=== Given task ===
According to the model description below, what base model was this model fine-tuned from?

The user content varies by mode:
| Mode | User content |
|---|---|
| Answer (default) | empty string. Audio carries the question. |
| Transcribe | "Transcribe this audio." |
| Translate | "Translate this audio into {target language}." |
| Explain | "Explain what was said in this audio." |
The canonical runtime strings live in lib/model_settings_sheet.dart inside the Sunflower app.
Training
Fine-tuned from google/gemma-4-e2b. The pipeline, documented in full in the training repository, has three stages:
- Continued pretraining on around 600M characters of Ugandan-language text from web articles, books, translations, and synthetic instruction-following examples.
- Multilingual SFT on transcription using speech data from SALT, Google's Waxal, FLEURS, and the Makerere speech benchmark.
- A short final fine-tune on speech QA, built from the Ugandan primary school curriculum, machine-translated to Ugandan languages and converted to speech with a TTS model the team had previously trained (Orpheus 3B based).

=== Data records ===
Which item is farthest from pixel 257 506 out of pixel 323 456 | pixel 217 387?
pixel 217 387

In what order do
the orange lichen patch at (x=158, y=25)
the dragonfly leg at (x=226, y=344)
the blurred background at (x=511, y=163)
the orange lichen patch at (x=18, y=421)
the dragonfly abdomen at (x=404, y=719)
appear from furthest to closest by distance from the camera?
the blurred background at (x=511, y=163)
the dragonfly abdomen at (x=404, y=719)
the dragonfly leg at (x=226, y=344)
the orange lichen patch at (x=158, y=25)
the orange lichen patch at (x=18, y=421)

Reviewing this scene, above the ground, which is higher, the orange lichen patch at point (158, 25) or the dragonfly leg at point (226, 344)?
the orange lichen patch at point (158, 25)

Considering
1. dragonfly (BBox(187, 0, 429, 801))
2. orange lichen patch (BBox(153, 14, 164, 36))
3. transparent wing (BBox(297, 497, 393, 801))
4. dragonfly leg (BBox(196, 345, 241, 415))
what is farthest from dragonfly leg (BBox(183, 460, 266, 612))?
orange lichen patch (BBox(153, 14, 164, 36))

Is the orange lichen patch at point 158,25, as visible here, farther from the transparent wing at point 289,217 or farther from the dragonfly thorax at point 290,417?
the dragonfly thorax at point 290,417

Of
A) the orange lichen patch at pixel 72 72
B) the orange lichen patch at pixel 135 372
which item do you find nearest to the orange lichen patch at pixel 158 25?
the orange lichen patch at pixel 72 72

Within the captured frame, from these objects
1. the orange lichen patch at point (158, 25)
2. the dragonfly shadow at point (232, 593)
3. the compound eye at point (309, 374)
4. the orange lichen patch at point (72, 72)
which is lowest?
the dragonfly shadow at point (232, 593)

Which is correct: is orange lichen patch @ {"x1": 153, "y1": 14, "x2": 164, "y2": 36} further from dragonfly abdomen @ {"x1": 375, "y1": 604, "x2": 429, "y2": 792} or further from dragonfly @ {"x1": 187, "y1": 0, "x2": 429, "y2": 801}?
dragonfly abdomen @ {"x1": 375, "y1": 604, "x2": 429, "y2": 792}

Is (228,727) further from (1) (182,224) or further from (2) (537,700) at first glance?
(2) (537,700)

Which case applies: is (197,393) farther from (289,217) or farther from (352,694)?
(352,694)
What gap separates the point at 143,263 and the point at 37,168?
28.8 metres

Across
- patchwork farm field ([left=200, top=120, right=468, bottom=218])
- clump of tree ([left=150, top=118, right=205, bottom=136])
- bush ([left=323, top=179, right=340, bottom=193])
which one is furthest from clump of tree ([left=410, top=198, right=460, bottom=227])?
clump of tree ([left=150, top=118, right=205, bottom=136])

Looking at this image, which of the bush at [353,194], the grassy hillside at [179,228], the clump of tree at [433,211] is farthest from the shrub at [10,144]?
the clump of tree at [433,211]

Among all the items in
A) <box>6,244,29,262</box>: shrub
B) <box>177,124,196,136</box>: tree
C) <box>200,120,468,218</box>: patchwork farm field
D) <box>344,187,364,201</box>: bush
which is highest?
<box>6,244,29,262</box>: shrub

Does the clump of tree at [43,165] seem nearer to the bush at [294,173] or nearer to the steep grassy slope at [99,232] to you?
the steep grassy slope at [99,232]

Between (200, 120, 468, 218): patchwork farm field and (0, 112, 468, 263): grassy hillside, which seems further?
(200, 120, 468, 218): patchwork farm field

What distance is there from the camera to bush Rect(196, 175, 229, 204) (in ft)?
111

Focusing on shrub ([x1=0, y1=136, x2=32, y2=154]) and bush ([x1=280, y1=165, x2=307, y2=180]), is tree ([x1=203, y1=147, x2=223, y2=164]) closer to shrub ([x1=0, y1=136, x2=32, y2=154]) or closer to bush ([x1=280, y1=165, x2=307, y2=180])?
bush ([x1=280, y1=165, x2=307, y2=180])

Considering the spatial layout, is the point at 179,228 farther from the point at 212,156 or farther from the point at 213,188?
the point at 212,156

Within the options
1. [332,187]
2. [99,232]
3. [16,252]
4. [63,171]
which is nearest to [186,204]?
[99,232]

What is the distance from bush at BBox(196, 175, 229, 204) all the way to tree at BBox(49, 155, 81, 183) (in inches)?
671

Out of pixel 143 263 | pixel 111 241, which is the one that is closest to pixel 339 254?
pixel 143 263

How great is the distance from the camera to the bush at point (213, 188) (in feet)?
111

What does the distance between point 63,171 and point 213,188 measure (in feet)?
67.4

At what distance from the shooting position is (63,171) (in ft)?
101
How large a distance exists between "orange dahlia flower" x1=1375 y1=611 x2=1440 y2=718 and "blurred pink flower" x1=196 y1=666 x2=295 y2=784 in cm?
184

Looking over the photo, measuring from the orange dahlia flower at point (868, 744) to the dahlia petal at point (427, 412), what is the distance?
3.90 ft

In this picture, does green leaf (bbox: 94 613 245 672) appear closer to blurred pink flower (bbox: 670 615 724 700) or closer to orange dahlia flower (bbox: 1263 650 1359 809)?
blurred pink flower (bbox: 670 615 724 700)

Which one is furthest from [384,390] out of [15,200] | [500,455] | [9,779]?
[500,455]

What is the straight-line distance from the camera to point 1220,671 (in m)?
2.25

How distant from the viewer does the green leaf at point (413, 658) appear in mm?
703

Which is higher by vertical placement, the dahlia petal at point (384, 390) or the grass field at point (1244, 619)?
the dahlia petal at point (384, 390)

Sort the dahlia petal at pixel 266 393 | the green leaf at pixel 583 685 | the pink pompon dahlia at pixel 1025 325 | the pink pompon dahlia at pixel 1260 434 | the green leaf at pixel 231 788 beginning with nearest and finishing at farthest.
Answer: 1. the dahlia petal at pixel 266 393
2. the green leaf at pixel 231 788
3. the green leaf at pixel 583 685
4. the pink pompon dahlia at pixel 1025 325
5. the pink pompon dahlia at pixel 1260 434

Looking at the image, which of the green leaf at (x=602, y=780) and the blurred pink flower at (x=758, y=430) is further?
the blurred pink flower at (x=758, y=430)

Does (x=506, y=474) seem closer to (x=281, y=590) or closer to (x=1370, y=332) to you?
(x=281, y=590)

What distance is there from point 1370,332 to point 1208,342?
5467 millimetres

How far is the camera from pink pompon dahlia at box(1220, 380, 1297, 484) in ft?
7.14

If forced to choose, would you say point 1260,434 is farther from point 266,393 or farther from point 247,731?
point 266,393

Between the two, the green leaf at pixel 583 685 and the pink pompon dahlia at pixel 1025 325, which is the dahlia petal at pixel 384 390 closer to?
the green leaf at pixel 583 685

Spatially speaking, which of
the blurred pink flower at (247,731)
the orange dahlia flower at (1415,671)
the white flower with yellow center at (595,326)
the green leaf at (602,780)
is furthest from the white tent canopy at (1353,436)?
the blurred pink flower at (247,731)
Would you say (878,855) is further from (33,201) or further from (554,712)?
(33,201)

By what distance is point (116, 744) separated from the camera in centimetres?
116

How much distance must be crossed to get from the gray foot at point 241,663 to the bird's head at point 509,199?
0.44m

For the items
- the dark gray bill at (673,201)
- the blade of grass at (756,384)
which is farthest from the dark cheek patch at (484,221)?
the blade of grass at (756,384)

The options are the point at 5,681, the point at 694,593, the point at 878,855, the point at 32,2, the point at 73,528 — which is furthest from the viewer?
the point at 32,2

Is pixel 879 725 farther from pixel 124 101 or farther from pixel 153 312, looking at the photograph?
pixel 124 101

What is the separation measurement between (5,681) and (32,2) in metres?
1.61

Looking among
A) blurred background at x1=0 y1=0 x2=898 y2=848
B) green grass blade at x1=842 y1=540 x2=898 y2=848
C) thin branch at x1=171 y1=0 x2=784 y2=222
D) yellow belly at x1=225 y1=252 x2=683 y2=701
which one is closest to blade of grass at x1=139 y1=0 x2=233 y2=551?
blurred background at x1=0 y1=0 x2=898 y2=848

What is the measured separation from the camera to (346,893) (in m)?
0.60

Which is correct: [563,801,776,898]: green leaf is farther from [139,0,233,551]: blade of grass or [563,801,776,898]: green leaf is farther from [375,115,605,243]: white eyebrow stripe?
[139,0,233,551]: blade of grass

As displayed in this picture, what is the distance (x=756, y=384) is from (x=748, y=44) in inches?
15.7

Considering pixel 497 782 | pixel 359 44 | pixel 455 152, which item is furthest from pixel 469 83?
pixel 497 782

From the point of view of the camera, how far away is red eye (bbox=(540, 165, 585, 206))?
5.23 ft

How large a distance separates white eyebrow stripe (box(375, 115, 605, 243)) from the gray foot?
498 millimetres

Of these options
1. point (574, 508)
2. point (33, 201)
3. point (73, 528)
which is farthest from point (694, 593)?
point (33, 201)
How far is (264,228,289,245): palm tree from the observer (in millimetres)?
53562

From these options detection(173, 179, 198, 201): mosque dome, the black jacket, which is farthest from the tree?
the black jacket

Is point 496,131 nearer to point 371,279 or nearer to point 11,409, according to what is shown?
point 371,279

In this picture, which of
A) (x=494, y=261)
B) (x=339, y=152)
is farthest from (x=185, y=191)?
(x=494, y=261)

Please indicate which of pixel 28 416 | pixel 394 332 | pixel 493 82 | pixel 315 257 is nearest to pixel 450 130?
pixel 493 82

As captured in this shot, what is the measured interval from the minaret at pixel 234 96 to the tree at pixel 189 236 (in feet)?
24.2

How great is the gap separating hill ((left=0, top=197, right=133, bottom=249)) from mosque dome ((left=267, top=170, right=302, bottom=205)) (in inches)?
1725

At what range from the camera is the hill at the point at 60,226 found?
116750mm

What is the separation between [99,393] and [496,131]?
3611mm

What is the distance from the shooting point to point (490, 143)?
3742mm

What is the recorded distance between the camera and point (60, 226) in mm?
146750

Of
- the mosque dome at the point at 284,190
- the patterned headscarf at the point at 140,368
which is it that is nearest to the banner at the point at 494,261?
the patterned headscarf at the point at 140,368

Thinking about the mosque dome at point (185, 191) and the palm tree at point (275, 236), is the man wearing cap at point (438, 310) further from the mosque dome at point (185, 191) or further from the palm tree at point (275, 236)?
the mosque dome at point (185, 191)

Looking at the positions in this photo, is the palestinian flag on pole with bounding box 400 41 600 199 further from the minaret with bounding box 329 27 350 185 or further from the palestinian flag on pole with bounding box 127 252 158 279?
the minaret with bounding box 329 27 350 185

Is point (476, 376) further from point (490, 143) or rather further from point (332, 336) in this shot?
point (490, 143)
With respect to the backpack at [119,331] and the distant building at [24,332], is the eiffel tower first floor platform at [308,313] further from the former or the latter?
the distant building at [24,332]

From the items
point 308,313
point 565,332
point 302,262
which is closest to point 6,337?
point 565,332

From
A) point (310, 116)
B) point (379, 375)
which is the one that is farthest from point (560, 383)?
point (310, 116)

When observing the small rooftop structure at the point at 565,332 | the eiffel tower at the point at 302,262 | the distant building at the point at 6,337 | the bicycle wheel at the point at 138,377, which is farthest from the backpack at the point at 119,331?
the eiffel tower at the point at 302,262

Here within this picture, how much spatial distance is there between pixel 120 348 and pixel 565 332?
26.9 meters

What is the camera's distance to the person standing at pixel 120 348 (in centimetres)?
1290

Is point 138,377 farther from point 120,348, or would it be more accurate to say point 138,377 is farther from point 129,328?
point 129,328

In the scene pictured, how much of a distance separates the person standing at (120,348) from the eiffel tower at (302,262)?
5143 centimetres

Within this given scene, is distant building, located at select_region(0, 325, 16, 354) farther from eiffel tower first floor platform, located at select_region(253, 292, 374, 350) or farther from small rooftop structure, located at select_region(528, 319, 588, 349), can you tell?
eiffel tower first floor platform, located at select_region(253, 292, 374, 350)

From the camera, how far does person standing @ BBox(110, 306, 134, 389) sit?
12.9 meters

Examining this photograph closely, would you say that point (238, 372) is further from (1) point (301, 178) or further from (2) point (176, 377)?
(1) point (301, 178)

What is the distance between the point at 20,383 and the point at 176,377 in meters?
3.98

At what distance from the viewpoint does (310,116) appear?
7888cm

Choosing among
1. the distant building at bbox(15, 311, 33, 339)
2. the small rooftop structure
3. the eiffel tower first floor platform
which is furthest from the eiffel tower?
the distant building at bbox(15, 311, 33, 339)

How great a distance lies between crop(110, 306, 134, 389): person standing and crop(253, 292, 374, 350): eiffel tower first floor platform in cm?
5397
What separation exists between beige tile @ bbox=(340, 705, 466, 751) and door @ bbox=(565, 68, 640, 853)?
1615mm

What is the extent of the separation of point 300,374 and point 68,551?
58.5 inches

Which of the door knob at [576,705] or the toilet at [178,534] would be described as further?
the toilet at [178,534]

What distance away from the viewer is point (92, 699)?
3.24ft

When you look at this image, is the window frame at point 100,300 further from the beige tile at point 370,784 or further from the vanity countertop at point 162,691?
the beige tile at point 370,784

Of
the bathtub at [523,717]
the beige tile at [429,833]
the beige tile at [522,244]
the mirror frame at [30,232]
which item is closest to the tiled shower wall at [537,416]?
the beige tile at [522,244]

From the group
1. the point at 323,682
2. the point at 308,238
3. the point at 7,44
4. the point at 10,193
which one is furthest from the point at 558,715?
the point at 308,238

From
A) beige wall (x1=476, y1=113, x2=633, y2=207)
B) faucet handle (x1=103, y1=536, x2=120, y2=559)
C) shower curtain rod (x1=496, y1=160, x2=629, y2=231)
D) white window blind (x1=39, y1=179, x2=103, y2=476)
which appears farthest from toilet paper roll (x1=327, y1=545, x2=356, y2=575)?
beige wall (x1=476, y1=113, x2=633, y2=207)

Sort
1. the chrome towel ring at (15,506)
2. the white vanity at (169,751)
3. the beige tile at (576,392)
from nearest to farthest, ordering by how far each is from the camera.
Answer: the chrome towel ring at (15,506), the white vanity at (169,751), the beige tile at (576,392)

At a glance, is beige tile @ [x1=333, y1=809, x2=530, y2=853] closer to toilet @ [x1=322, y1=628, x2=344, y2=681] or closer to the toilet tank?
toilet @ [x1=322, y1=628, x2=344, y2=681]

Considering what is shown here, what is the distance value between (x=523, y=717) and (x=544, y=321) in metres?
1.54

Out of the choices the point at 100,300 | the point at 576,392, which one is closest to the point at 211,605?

=== Output for this exercise ===
google/gemma-4-e2b